Personally, the question seems to be a simple matter to most people but it made me think that it should be seriously answered in accordance with the facts gathered.
There are many things or lessons should be learned from hurricane Katrina, in general, the entire Nations should prepare for a most tragic event that will happen anytime and anywhere. On the part of the government, I would say that it is one of the most degrading episodes of its services. Before the tragic event, the government was responsible to the guide, especially, the local administrations for them to act promptly in the evacuation process of the most vulnerable populations in the area to bring them to the safer areas. After the tragic event, most of the responsible authorities were weighed down by all the resulting disorder and commotion; the government’s efforts were insufficient of providing assistance to those who were directly affected or distressed. The lesson learned is for the government agencies to be aware of the areas of insufficiency in order for the disaster management will execute better in the future events.
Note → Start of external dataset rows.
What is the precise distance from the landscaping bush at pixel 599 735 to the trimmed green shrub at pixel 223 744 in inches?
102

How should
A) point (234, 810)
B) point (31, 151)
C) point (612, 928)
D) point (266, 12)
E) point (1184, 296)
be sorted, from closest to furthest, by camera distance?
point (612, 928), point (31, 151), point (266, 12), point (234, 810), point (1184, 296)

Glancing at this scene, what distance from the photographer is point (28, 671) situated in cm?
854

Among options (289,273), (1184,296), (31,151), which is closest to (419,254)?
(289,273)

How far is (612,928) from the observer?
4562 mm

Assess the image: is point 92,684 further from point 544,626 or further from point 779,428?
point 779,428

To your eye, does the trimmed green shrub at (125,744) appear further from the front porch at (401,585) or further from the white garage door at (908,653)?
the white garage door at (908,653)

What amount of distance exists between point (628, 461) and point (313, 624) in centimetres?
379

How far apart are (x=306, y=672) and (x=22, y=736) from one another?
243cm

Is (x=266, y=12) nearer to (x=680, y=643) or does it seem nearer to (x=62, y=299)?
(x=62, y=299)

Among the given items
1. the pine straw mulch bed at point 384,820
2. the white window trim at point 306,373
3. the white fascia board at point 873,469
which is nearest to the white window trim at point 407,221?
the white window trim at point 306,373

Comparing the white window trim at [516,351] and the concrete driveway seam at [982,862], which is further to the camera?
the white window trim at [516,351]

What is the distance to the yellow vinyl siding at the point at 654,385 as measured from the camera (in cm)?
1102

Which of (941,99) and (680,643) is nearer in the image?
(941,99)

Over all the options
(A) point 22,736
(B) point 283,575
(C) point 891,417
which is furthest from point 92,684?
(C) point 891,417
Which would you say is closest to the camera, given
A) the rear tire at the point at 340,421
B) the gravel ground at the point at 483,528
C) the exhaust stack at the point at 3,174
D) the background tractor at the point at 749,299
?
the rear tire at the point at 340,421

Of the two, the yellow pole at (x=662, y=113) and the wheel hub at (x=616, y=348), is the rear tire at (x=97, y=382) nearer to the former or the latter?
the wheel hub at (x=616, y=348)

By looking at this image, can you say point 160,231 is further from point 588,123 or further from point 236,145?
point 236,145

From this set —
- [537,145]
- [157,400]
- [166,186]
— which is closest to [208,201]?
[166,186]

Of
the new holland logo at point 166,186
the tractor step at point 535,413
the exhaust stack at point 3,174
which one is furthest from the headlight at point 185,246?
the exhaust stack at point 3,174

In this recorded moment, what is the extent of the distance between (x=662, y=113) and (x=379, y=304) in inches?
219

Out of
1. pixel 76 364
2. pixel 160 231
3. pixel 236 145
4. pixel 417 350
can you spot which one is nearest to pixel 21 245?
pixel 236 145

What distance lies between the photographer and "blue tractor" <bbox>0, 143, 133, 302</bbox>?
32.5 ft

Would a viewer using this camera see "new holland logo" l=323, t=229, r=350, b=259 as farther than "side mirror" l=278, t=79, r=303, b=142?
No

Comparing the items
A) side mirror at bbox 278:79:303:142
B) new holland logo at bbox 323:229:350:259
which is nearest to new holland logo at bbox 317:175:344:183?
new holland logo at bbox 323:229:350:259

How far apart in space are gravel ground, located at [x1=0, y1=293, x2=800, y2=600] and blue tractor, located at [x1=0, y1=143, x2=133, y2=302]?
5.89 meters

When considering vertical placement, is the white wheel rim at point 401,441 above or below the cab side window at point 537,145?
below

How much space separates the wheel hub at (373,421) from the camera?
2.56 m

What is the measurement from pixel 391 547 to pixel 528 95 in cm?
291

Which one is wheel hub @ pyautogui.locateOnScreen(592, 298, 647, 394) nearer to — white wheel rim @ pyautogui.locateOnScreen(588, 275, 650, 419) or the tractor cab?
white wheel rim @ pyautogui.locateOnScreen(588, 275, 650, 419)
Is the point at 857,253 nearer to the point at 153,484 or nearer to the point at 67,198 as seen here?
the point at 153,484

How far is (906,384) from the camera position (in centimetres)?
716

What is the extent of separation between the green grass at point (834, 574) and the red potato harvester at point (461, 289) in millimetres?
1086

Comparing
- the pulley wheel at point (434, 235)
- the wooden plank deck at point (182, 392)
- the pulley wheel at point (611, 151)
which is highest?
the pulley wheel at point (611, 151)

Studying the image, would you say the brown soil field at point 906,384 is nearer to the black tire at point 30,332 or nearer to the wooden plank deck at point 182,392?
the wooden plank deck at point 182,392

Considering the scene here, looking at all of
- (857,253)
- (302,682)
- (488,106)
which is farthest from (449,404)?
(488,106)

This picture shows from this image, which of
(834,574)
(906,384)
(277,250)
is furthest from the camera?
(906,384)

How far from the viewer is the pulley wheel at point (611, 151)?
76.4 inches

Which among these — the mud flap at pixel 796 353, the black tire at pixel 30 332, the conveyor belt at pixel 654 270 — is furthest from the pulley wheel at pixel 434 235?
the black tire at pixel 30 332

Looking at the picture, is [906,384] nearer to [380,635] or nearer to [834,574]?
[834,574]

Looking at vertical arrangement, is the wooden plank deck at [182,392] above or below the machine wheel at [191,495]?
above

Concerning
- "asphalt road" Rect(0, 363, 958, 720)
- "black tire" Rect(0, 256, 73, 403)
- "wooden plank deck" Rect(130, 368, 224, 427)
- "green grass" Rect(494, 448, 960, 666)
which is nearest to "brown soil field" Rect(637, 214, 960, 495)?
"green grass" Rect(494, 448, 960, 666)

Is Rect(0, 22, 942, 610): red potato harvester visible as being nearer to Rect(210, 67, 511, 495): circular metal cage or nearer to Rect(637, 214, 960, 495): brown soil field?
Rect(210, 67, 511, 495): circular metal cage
Specifically, the main lesson should be learned from hurricane Katrina is the response period. It is comprehensible that due to losing of transportation or communication after the hurricane, there are difficulties to respond immediately. In the future, they should act and provide resources in more proactive ways. They need to deploy the resources as a preparation even it will result to some needless matters than waste the significant time hanging due to delayed transportation. Another important issue is the food safety and protection; everything was overlooked because most of the government’s attention was preoccupied to other significant activities. For instance, the hurricane destroyed 170 drinking water facilities and wastewater treatment facilities . Consequently, most of the evacuees experienced pollution of the drinking water sources that caused illnesses or health and sanitary problems at the evacuation centers. In this connection, the lesson should be learned is that the food safety and protection should be the priority.
Moreover, the environmental health staff should distinguish that the resources (local supports) are relevant in the effective response. There is a need for an improvement of the emergency and calamity preparation as the weakest part of the assistance provided. The state governments, especially in the hurricane-prone areas, should have a full-bodied and all-inclusive emergency response strategy unit. It is imperative that the authority should calculate properly the emergency preparedness during the natural disaster. Generally, everyone should be ready for the wide-ranging destruction and extended recovery period resulting from the tragic event and to be realistic, the disaster drills should be included in all critical functions and areas. All agencies should anticipate disruptions in the communications services in a prolonged period and there are delays of the critical staffs to reach the assigned recovery locations and the replacement supplies are difficult to obtain. Everyone is significant to the recovery of operations and the participation of the local state, federal, and private volunteer programs to help the victims to recover from the tragic event caused by the hurricane or other calamities in the future.
Townsend, Frances Fragos. The Federal Response to Hurricane Katrina: Lessons Learned.
United States: Homeland Security and Counterterrorism, 2006.